Dans le présent article, nous nous en tiendrons à la sécurité dans le cadre de l’Union européenne quand bien même la crise russo-ukrainienne a remis au-devant de la scène la réassurance de l’Alliance atlantique et la dissuasion globale face à une perception de la menace venue de l’Est (1) et concernant « le glacis russe et l’étrange proche ».

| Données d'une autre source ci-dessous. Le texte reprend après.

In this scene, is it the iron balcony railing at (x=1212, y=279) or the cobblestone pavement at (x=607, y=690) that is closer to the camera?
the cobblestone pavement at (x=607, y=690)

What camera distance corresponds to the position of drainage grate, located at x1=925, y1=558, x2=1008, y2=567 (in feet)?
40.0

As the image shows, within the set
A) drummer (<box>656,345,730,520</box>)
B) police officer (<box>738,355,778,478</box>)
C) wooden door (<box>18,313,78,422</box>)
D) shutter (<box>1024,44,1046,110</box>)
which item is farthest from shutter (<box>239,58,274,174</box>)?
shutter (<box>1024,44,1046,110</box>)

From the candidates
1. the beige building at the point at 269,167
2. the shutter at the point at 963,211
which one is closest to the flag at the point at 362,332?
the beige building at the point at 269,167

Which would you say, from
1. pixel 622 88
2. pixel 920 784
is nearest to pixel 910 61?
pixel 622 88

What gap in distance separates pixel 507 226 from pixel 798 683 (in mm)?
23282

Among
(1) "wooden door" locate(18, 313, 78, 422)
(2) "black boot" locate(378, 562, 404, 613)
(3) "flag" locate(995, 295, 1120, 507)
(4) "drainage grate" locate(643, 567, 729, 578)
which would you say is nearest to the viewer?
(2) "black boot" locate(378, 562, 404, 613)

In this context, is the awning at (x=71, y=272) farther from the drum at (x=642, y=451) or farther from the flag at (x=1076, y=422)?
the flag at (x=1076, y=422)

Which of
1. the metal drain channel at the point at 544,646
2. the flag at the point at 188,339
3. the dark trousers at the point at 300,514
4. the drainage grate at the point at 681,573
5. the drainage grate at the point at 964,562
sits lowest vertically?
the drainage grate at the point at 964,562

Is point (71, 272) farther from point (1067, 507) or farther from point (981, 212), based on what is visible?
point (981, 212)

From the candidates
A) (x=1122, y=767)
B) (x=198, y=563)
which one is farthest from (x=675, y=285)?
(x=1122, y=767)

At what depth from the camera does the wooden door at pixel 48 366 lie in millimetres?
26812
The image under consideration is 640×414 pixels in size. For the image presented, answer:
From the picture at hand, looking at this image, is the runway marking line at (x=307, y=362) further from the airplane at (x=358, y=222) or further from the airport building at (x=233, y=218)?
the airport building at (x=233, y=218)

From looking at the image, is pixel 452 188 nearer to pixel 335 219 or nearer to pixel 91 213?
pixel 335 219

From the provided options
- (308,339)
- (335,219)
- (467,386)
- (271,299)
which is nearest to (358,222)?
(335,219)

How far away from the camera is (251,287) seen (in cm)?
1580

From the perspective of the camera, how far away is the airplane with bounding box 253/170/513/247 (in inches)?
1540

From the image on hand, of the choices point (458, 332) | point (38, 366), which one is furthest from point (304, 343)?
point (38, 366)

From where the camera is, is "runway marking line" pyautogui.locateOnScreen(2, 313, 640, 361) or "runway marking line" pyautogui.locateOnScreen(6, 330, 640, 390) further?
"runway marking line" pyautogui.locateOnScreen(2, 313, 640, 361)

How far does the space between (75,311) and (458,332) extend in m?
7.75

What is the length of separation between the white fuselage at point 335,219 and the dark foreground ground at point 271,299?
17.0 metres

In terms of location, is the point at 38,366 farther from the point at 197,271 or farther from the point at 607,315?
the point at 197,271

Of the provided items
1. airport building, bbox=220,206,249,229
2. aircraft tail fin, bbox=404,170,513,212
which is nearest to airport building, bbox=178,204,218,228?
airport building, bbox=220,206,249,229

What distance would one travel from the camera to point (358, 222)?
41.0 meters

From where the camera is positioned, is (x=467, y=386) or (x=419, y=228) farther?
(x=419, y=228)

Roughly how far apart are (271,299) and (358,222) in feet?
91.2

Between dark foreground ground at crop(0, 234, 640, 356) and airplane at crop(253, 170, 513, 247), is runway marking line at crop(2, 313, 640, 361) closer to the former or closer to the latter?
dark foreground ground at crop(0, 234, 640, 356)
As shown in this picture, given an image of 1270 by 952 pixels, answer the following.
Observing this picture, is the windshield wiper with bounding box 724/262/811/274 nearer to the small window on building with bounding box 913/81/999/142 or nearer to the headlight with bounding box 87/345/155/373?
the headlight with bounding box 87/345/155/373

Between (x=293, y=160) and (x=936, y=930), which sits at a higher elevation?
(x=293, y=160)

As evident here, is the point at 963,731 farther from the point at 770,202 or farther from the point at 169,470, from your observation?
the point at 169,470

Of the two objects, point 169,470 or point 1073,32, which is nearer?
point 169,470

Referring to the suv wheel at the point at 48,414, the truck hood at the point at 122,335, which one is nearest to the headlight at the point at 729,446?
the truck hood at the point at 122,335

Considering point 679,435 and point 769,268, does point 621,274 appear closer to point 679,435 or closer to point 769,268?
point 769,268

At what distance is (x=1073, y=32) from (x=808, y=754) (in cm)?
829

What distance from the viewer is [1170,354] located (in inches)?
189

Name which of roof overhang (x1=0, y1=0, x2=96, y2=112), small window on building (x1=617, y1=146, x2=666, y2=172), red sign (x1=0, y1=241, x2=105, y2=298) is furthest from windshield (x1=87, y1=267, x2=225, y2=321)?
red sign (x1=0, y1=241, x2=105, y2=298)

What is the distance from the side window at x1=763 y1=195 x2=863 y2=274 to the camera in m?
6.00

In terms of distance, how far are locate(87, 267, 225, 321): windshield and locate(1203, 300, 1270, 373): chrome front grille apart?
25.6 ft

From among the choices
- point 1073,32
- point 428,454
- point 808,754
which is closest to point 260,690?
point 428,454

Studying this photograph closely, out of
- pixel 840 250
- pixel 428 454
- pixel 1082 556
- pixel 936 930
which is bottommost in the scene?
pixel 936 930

Précisons que nous ne vivons pas une nouvelle Guerre froide mais plutôt une « paix froide » avec la Russie. La géopolitique de la Guerre froide reposait sur des oppositions idéologiques profondes (capitalisme versus communisme) avec la sanctuarisation des blocs d’alliance et des guerres majeures, de guérilla ou de contre-insurrection (Vietnam, Afrique australe, Amérique latine). Nous ne sommes plus dans ce cas de figure: la Russie repose sur une économie de marché et une rente économique et elle flirte maintenant avec la Turquie, membre de l’OTAN, tandis que Washington fait de la pénétration à Cuba. Sur fond de realpolitik, la Russie et l’OTAN font également face à des menaces similaires: le terrorisme et le djihadisme; tandis que les arsenaux nucléaires jouent toujours leur rôle de dissuasion réciproque. La Russie sait jusqu’où elle peut aller et, jusqu’ici, elle est intervenue dans les pays (Géorgie, Ukraine) qui n’ont pas été intégrés dans le préplan d’adhésion à l’OTAN en vertu du fait que la défense territoriale de l’Alliance atlantique n’y est pas engagée. Les canaux de communication entre Washington, l’OTAN et Moscou n’ont jamais été coupés. Seule la coopération militaire a cessé d’être. En octobre 2016, l’OTAN cherchait toujours à organiser une troisième réunion du Conseil OTAN-Russie (né en 1997).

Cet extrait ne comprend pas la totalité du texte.